The Diaspora Pavilion grew out of the desire to provide a space for artists to present counter-narratives that interrogate the critical capacity of diaspora as a notion. Through a multitude of inter-cultural narratives presented across a variety of media, the exhibition aims to resist the normalisation of the term and to demonstrate that diaspora is an ever-present and universal process that has far reaching implications across social and cultural practices, not just within the UK but globally. The very complexity and transience of the diasporic experience lends to the interrogative approach that this exhibition attempts to present, demonstrating through these works the range and density of visual expressions that articulate our present predicaments in light of these decentering forces.
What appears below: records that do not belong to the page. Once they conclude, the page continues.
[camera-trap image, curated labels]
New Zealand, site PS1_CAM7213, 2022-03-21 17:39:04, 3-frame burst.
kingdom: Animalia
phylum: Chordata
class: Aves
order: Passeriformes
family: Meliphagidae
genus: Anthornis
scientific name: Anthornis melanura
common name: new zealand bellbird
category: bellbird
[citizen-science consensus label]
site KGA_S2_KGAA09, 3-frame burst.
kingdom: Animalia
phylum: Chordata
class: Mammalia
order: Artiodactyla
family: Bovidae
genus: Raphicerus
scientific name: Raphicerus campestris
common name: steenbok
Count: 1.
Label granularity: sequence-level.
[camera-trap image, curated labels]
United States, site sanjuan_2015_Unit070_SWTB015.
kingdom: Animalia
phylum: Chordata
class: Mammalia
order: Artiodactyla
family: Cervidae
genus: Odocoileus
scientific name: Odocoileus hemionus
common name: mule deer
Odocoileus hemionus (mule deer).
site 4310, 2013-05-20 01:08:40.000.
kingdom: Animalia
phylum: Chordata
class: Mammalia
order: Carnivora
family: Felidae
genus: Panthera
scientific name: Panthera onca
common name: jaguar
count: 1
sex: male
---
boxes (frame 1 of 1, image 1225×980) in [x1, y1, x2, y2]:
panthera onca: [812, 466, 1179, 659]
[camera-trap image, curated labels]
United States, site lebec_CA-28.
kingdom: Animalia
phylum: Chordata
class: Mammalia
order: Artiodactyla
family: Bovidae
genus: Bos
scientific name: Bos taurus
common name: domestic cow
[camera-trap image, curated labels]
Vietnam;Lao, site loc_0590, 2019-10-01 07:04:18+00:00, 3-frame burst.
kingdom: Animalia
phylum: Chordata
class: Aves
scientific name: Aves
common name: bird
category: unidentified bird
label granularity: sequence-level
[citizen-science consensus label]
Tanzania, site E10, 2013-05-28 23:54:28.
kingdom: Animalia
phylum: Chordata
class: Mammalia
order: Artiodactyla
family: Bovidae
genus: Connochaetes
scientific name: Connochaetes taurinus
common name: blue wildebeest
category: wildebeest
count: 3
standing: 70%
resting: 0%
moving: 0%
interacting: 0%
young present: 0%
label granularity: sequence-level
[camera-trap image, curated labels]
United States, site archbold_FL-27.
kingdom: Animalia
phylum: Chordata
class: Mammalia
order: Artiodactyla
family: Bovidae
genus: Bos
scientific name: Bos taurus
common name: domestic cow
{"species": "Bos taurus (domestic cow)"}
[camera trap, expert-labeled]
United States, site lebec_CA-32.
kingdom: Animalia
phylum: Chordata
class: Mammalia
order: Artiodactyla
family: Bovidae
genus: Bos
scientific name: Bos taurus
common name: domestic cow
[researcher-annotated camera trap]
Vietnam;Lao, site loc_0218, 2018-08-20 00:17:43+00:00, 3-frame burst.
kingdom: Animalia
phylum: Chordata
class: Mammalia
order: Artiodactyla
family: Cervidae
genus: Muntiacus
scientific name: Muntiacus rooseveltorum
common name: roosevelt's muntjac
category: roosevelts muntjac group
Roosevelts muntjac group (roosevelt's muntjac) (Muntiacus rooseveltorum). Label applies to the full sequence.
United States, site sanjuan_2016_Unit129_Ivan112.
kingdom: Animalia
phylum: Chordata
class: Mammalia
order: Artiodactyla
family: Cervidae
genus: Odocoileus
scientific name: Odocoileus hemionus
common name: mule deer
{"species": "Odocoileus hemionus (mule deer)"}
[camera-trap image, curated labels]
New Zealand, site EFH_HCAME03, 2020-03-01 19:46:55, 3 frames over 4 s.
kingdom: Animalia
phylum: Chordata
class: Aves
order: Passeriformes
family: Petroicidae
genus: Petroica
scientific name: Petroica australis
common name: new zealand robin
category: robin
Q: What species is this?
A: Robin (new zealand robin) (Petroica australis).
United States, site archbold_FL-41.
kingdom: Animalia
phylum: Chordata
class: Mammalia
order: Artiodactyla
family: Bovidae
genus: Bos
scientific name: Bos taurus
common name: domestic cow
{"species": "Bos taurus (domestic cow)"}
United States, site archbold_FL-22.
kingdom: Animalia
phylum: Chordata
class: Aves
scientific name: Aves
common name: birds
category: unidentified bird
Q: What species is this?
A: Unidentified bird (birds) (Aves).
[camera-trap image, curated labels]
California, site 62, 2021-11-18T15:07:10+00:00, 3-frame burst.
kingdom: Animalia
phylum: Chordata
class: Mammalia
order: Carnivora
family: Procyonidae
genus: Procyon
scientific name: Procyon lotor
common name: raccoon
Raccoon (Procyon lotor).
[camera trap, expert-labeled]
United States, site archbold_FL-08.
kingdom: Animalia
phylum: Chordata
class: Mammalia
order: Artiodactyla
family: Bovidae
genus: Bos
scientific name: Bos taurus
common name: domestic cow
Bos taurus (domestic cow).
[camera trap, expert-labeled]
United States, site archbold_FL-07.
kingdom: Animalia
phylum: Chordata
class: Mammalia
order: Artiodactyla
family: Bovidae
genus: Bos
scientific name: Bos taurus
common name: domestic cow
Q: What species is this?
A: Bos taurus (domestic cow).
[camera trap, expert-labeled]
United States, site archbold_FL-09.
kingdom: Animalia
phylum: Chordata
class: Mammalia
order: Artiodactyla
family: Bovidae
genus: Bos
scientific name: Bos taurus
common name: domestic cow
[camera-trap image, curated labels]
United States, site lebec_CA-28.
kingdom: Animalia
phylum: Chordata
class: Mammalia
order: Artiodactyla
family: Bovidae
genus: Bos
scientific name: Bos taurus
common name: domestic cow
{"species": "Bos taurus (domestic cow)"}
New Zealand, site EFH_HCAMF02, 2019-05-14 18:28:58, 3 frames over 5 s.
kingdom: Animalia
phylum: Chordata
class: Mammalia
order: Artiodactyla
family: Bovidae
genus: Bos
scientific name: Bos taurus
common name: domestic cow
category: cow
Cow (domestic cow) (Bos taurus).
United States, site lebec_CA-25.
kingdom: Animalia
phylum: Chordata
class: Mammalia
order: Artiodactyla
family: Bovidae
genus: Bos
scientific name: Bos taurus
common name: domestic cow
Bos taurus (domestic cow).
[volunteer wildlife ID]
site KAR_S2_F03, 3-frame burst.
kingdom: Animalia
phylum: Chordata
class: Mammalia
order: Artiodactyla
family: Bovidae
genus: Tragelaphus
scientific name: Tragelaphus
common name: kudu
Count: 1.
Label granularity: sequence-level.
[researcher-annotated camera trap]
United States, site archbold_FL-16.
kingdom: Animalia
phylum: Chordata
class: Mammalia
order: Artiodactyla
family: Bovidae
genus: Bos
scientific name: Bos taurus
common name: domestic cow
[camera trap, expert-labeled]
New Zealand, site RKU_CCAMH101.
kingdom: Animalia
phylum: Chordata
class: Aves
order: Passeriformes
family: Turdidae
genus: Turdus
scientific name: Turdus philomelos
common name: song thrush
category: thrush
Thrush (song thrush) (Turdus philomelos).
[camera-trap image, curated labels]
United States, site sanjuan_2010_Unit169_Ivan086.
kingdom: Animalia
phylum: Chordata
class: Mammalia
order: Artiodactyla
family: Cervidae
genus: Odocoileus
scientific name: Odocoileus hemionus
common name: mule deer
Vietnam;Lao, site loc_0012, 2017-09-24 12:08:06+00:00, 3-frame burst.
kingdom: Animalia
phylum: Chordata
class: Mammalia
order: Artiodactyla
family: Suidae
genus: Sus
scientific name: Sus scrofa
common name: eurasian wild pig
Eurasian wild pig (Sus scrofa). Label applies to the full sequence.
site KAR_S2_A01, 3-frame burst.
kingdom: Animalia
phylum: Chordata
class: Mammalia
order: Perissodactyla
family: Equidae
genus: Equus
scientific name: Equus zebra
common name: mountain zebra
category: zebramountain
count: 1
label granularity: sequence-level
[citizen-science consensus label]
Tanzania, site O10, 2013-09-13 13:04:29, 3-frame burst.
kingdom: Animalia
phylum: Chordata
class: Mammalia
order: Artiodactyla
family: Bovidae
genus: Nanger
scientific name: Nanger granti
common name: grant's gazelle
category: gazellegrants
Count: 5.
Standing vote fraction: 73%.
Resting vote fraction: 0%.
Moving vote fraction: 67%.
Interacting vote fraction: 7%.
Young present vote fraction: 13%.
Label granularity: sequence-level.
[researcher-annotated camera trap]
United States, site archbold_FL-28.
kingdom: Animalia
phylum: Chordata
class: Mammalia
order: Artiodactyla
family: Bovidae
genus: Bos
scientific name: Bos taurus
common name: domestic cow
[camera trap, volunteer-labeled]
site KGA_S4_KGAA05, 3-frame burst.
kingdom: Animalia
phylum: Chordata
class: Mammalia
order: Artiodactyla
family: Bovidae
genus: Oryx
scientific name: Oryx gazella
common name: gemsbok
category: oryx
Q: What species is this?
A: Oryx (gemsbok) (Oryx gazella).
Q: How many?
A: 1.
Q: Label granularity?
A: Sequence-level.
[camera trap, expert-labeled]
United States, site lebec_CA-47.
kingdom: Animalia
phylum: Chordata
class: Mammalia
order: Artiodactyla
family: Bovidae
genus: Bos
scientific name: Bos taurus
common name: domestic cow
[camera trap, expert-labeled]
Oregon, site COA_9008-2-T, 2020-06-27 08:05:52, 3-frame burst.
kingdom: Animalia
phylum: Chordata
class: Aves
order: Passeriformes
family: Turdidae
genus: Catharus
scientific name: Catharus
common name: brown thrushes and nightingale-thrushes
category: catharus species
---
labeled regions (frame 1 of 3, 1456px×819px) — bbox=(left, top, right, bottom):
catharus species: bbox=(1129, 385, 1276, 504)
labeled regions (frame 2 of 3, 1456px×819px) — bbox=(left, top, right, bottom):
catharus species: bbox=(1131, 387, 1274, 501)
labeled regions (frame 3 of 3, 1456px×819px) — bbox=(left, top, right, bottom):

The exhibition in Venice worked to challenge the prevalence of national pavilions within the biennale structure, positioning itself in opposition to the very concept of a permanent national pavilion, yet adopting the term as a means of posing an intentional juxtaposition between the structures and modalities of this biennale and the discontinuity of the diasporic condition. As the exhibition is re-formulated for Wolverhampton Art Gallery, the conversations about the urgency and relevance of diaspora initiated at the 2017 show shift now in response to the historical importance of Wolverhampton in the establishment of The Blk Art Group and in its connection to the wider British Black Arts Movement. Acknowledging the long-standing contributions of diasporic communities in the region, The Diaspora Pavilion explores the multiple meanings of the concept in the present moment.
Diaspora Pavilion | Venice to Wolverhampton will take place from February 10 until April 29 at the Wolverhampton Art Gallery, with an opening event on February 9 from 5:30pm onwards. The curators of the exhibition, David A. Bailey and Jessica Taylor, and the artists have worked closely with the gallery staff to bring this new re-staging of the work to the UK.